‘Blog Uses in Education’ Drag and Drop Exercise

http://www.ldu.leeds.ac.uk/dragndrop/bloguse/

Back in 2003 I created what’s become one of the more popular things on the EdTechPost site, the ‘matrix of blog uses in education.’ For whatever reason it’s gotten lots of links and traffic over the last 3 years, but what has been especially gratifying is when people have picked it up and actually done something new with it (like, you know, re-used/re-mixed it!)

The first example I found a year or so ago was the Dutch site Frankwatching, which took the original sketchy document and translated it into Dutch, along the way making it much more fetching to the eye.

But I was really blown away by a recent example emailed to me by its creator, Tony Lowe. Tony, through a company called Webducate, has developed a number of flash-based tools for creating learning content. Using one of those tools, Dragster, he created an interactive version of the ‘matrix of blog uses in education’ with a cool innovation – in addition to a pre-existing list of “uses,” which the user can drag and drop into their chosen quadrant of the matrix, it allows you to create new ones on the fly to then be placed there.

════

ACTIVITY. Please explain, in one to three sentences, why the post about the blog-uses matrix says its writer was so impressed by Tony Lowe's Dragster version.

PROVIDED MATERIAL.
════

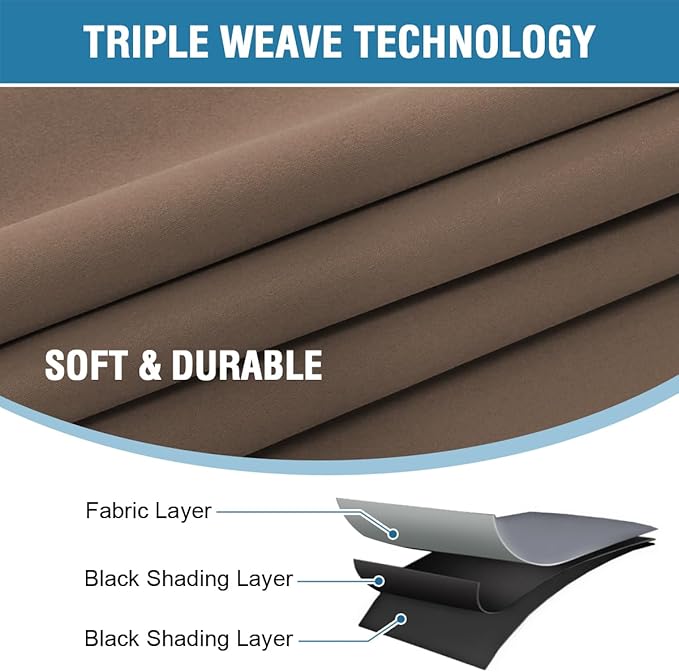 H.VERSAILTEX 100% Blackout Curtains for Bedroom with Black Liner Full Room Darkening Curtain 96 Inch Long Thermal Insulated Back Tab/Rod Pocket Window Drapes for Living Room, 2 Panels, Macchiato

════

ANSWER TO THE EXERCISE. The writer was impressed because Tony Lowe's interactive version added a new feature. Besides letting users drag a pre-existing list of uses into their chosen quadrant of the matrix, it lets them create new uses on the fly and place those in the matrix too.